In the last video, we stumbled
upon a way to figure out the inverse for an invertible
matrix. So, let's actually use
that method in this video right here. I'm going to use the same matrix
that we started off with in the last video. It seems like a fairly
good matrix. We know that it's reduced row
echelon form is the identity matrix, so we know
it's invertable. So, let's find its inverse. The technique is pretty
straightforward. You literally just apply the
same transformations you would apply to this guy to get you
to the identity matrix, and you would apply those same
transformations to the identity matrix. That's because the collection
of those transformations, if you represent them as matrixes,
are really just the inverse of this guy. Let's just do it. So I'll create an augmented
matrix here. Maybe I'll do it right here. Let me make it a little
bit neater. First, I'll write a. It's 1, minus 1, 1. And then minus 1, 2, 1. Minus 1, 3, 4. And then I'll augment it with
the identity matrix, with 1, 0, 0, 0, 1, 0, 0, 0, 1. Now, if I want to get a into
reduced row echelon form, maybe I'll replace
the second row.
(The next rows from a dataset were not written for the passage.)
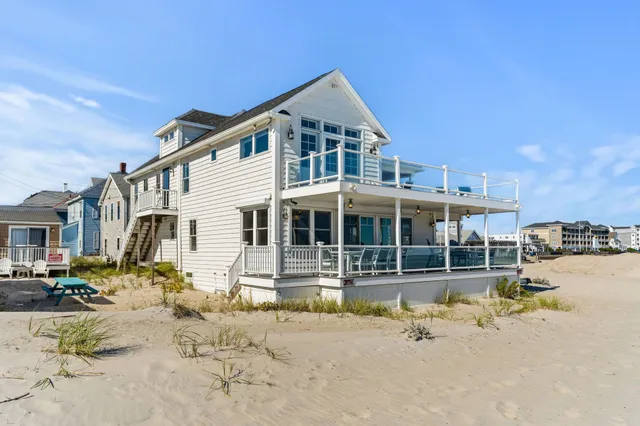 $1,859,000 | 10 Haverhill Avenue, Unit 2, Hampton, NH 03842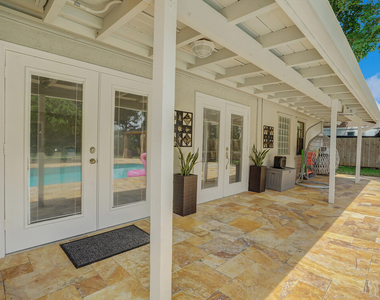 166 Old Country Road S - Photo Thumbnail 35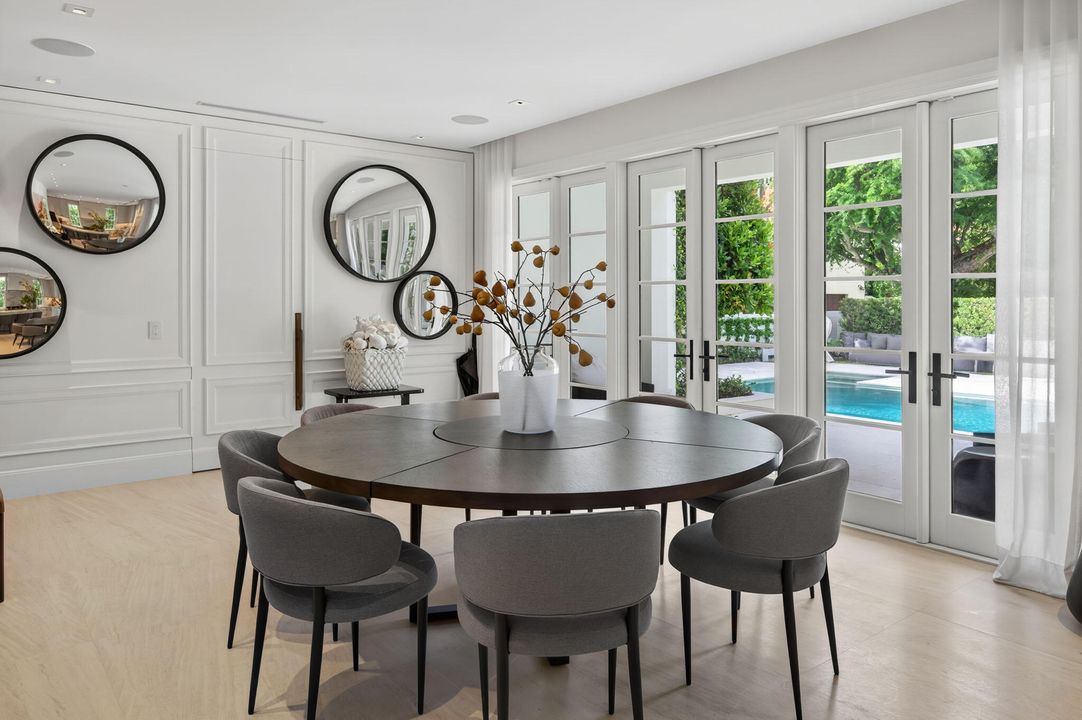 For Rent: $110,000 (5 beds, 5 baths, 4552 Square Feet)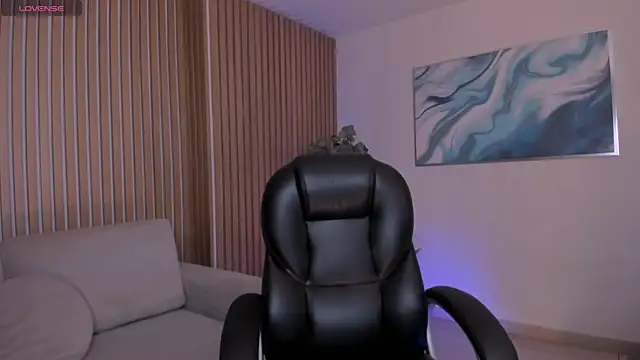 ErikaBenz  online show from February 2026 11:43:02 AM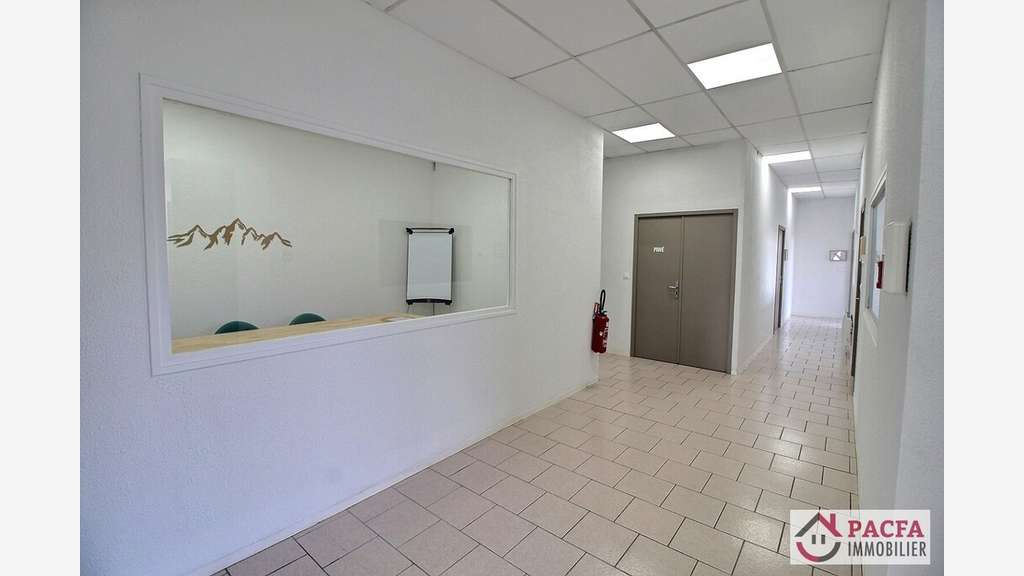 A vendre bureaux 272m² ZA de Saix à developper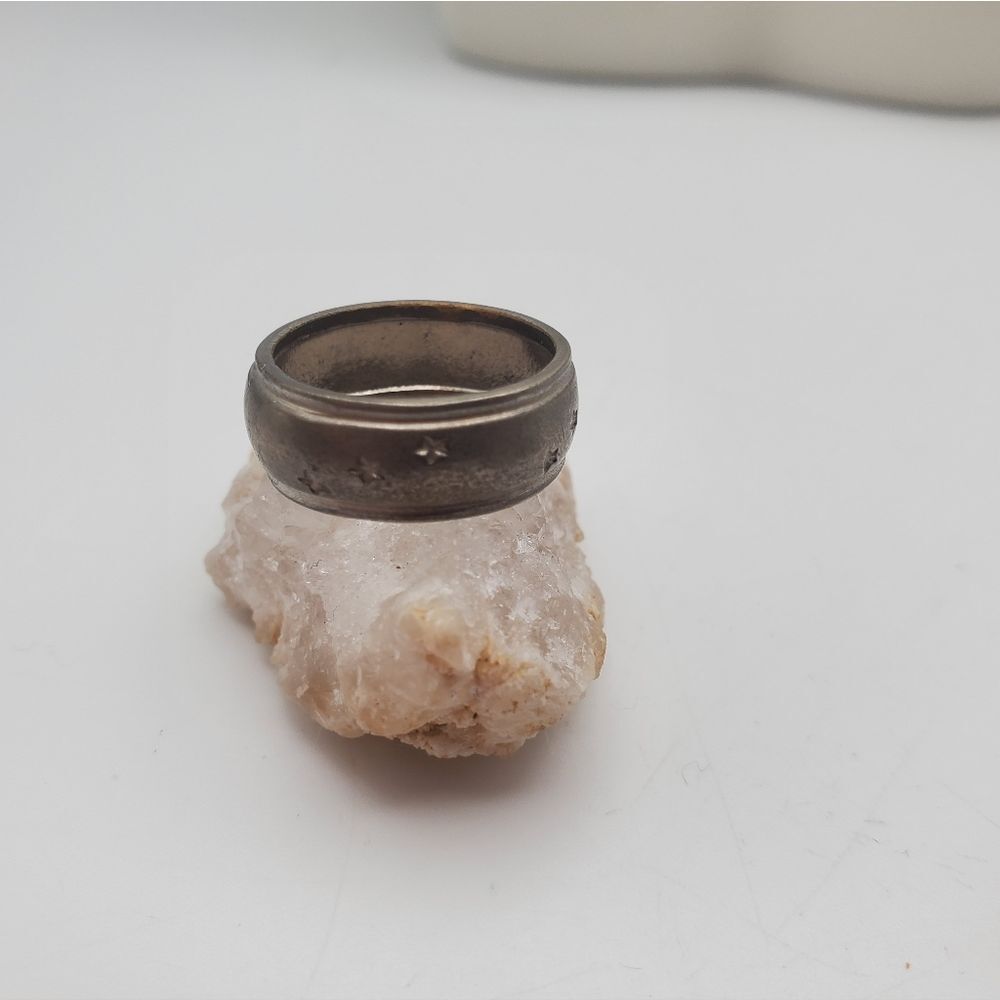 Size 6 sterling silver rising star ring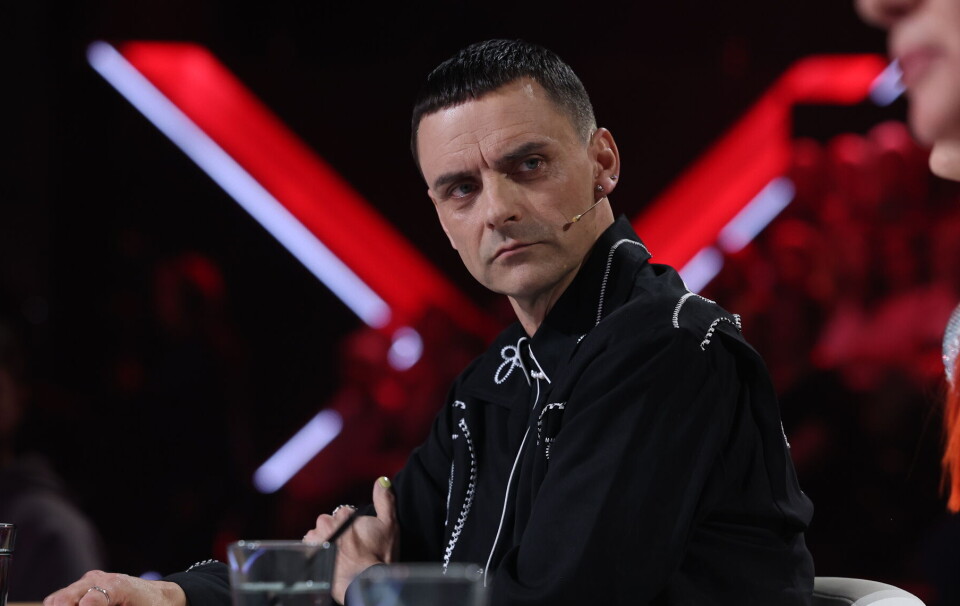IKKE SET PÅ TV: Simon Kvamm forlod sin stol og gik amok
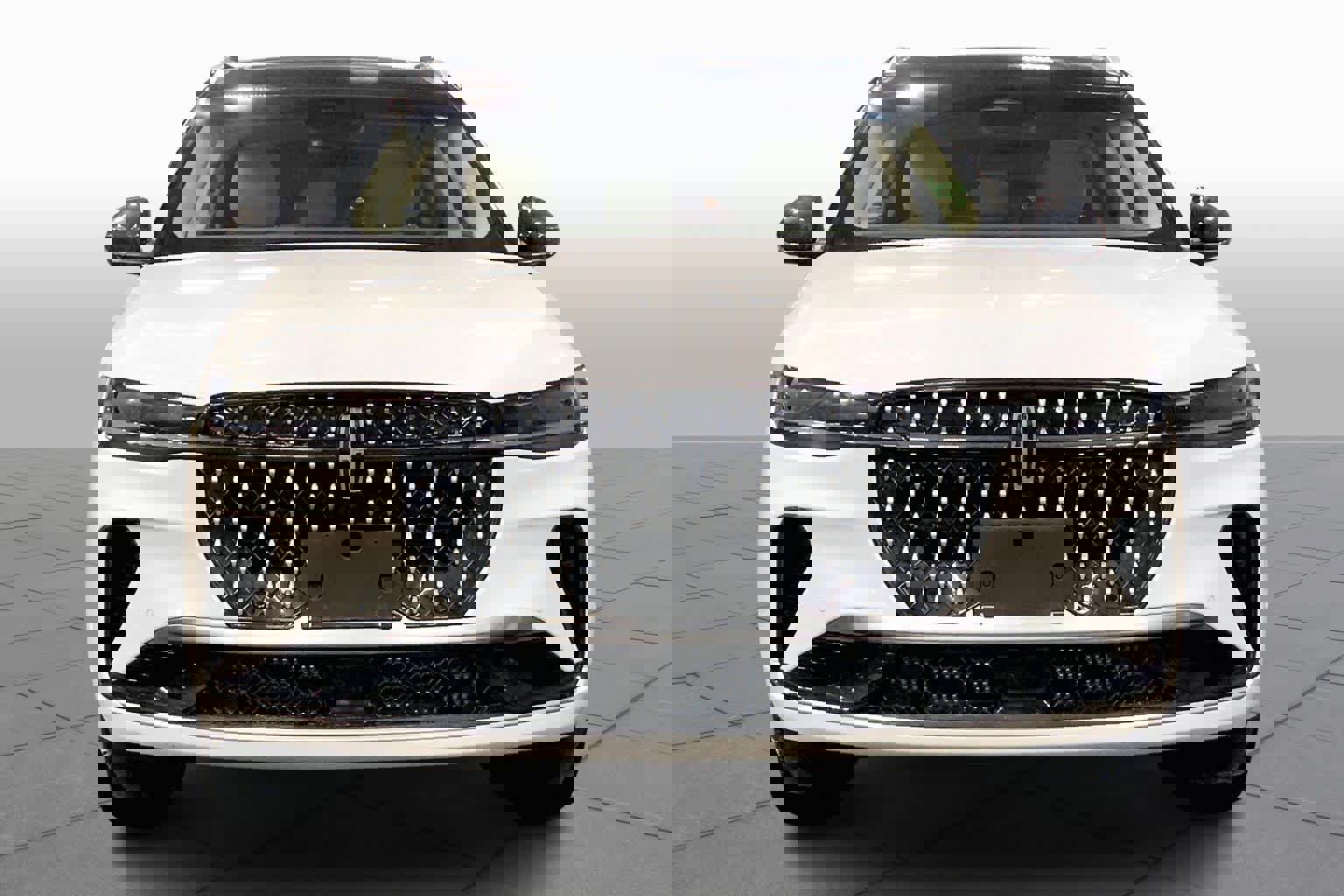 Used 2024 Lincoln Nautilus Reserve w/ Equipment Group 203A image 4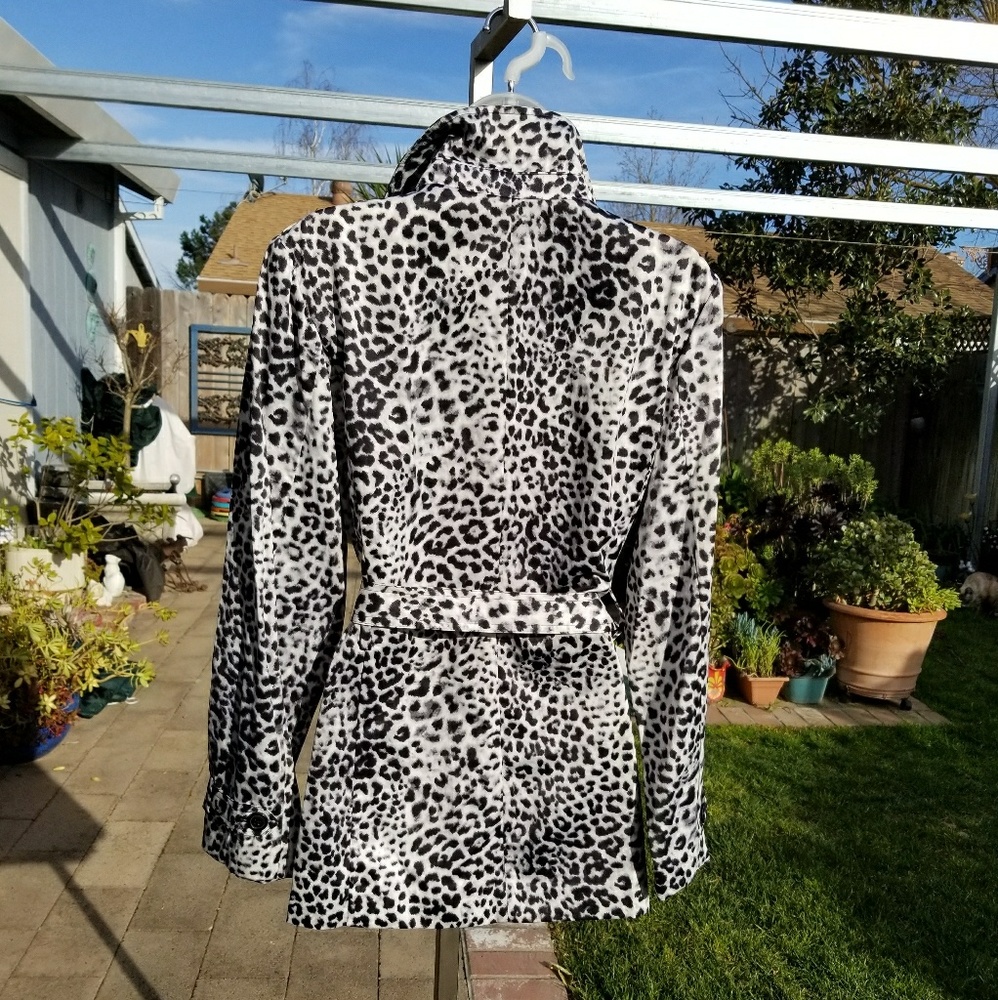 Trench Coat (NWOT) - Picture 3 of 6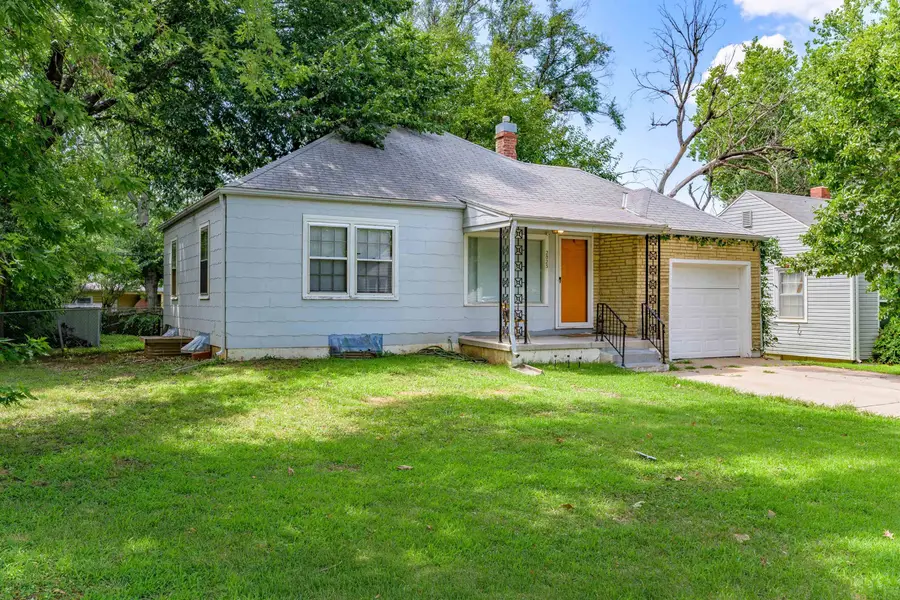 2023 S Terrace Dr, Wichita, KS 67218-5043 - #2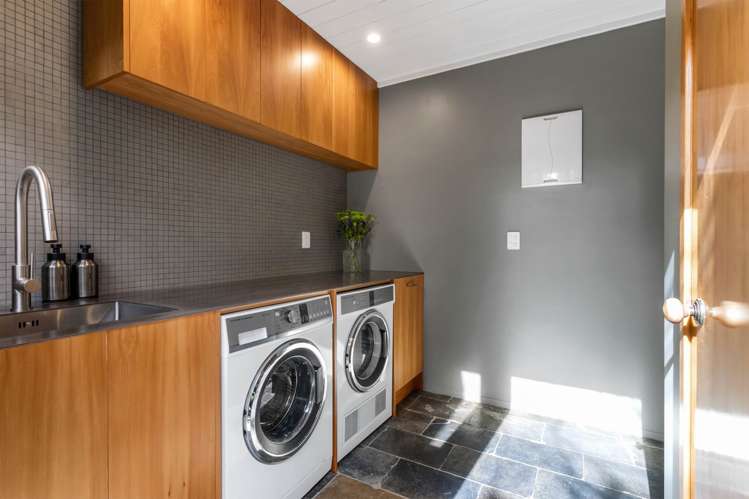 7 Happeace Lane Titirangi_19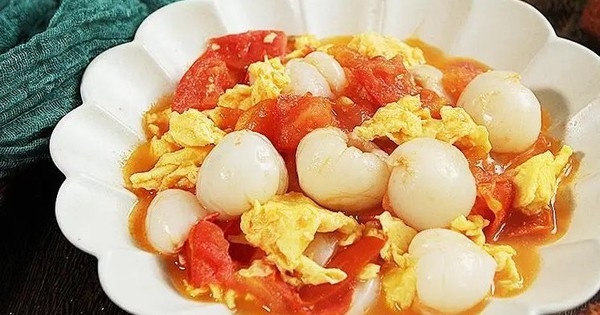 99% mọi người chưa từng làm món trứng theo cách này: Thêm 1 loại quả đang chín rộ vào xào cùng sẽ ngon tuyệt vị!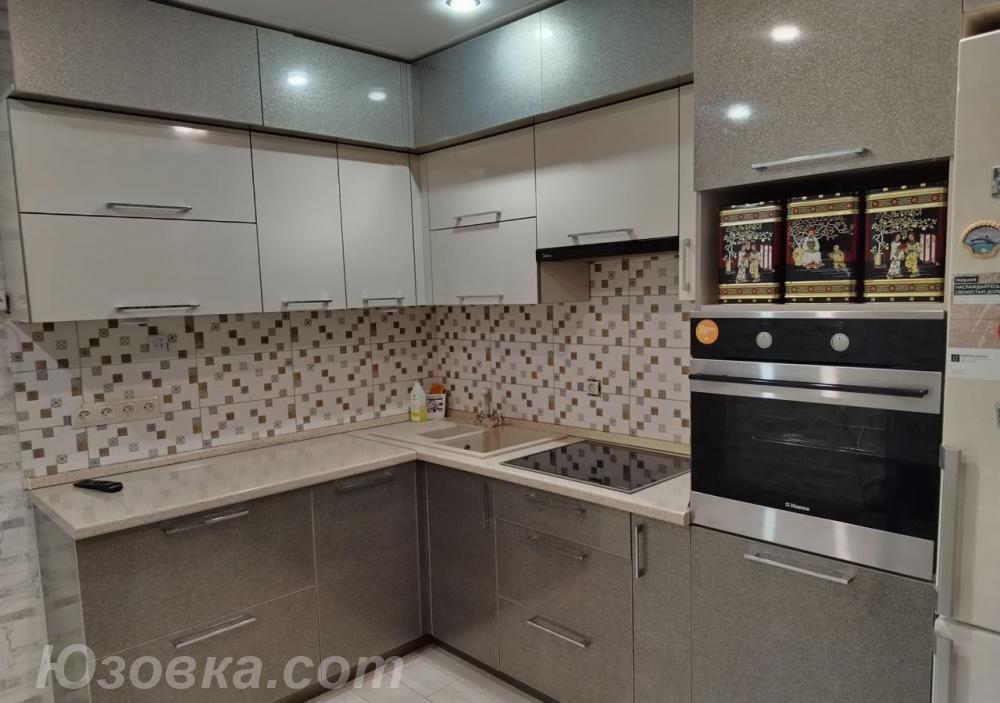 2-комн. квартира, 55м², с мебелью, 3/14 эт., ДОНЕЦК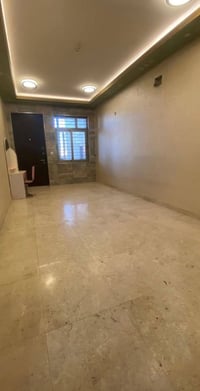 شقة للإيجار – السيدية / شارع الكويتي 🔹 طابق أول🔹 غرفة نوم🔹 صالة🔹 مطبخ🔹...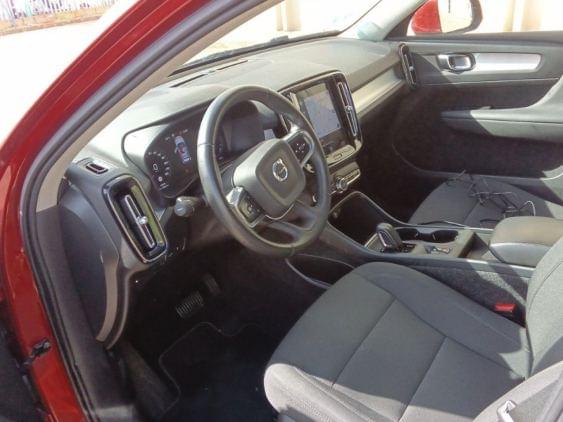 VOLVO XC40 de segunda mano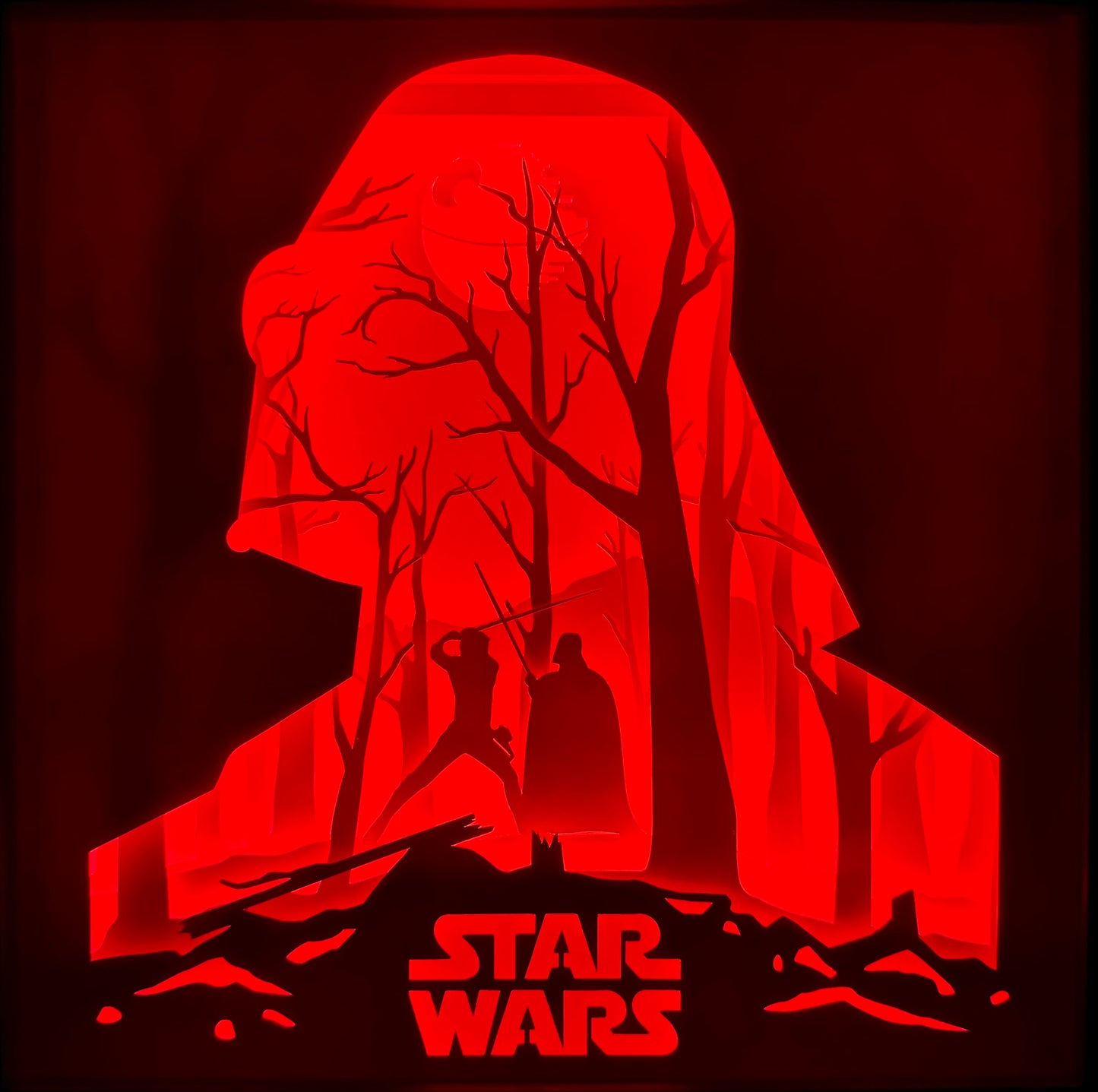 Star Wars, Darth Vader, Dark Vador, Luke Skywalker, combat au sabre laser, Jedi, Sith, Empire galactique, saga culte, George Lucas, La Guerre des étoiles, univers galactique, Force obscure, côté obscur, bataille épique, forêt Star Wars, duel père et fils, science-fiction, film culte, trilogie originale, tableau lumineux, lightbox, shadowbox, cadre lumineux, papier découpé, art lumineux, décoration murale, idée cadeau geek, déco sci-fi, cadeau fan Star Wars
I'll keep the first row
the same for now. Let me just draw it like this. The entire first row:
1, minus 1, minus 1. It's going to be augmented
with 1, 0, 0. Keep the whole first
row the same. Let's replace the second
row with the second row plus the first row. Minus 1 plus 1 is 0. 2 plus minus 1 is 1. 3 plus minus 1 is 2. 0 plus 1 is 0. 1 plus-- oh, sorry. That was a tricky one. 0 plus 1 is 1. 1 plus 0 is 1. 0 plus 0 is 0. All I did is I added
these two rows up. Now, this third row. Let me replace-- I want
to get a zero here. Let me replace the third
row with the third row minus the first row. 1 minus 1 is 0. 1 minus minus 1 is 2. 4 minus minus 1 is 5. 0 minus 1 is minus 1. 0 minus 0 is 0. And then 1 minus 0 is 1. Just like that. Now, what do we want to do? Well, we've gotten this far. We want to zero out that
guy and that guy. Let's keep our second
row the same. Let me write it down here. It's 0, 1, 2, and then you
augmented it with 1, 1, 0. Just like that. And let's replace my first row
with the first row plus the second row. 1 plus 0 is 1. Minus 1 plus 1 is 0. That's why I did that,
to get a zero there. Minus 1 plus 2 is 1. 1 plus 1 is 2. 0 plus 1 is 1. 0 plus 0 is 0. And now, I also want to zero
out this guy right here. Let's replace the third row
with the third row minus 2 times the second row. 0 minus 2 times 0 is 0. 2 minus 2 times 1 is 0. 5 minus 2 times 2 is 5
minus 4, that's 1. Minus 1 minus 2 times 1--
that's minus 1 minus 2-- is minus 3. 0 minus 2 times 1,
that's minus 2. And then, 1 minus 2 times
0 is just 1 again. All right, home stretch. Now, I just want to zero out
these guys right here. All right, so just let me keep
my third row the same. Let me switch colors, keep
things colorful. It's 0, 0, 1. We're going to augment it with
minus 3, minus 2, and 1. Now, let's replace our first row
with the first row minus the third row. 1 minus 0 is 1. 0 minus 0 is 0. 1 minus 1 is 0. 2 minus minus 3, that's 5. 1 minus minus 2 is 3. 0 minus 1 is minus 1. Now, let's replace the second
row with the second row minus 2 times the third row. 0 minus 2 times 0 is 0. 1 minus 2 times 0 is 0. 2 minus 2 times 1 is-- I'm
sorry, I just-- oh, whoops. Let me-- we have to be very
careful not to make any careless mistakes. 0 minus 2 times 0 is 0. 1 minus 2 times 0 is 1. It's not 0. 2 minus 2 times 1 is 0. 1 minus 2 times minus
3-- that is 1 plus 2 times 3-- that is 7. 1 minus 2 times minus 2, that's
1 plus 4, which is 5. And then, 0 minus 2 times
1, so that's minus 2. And just like that, we've
gotten the A part of our augmented matrix into reduced
row echelon form. This is the reduced row
echelon form of A. And when you apply those exact
same transformations-- because if you think about it, that
series of matrix products that got you from this to the
identity matrix-- that, by definition, is the
identity matrix. So you apply those same
transformations to the identity matrix, you're going
to get the inverse of A. This right here is A inverse. And we have solved for the
inverse, and it actually wasn't too painful.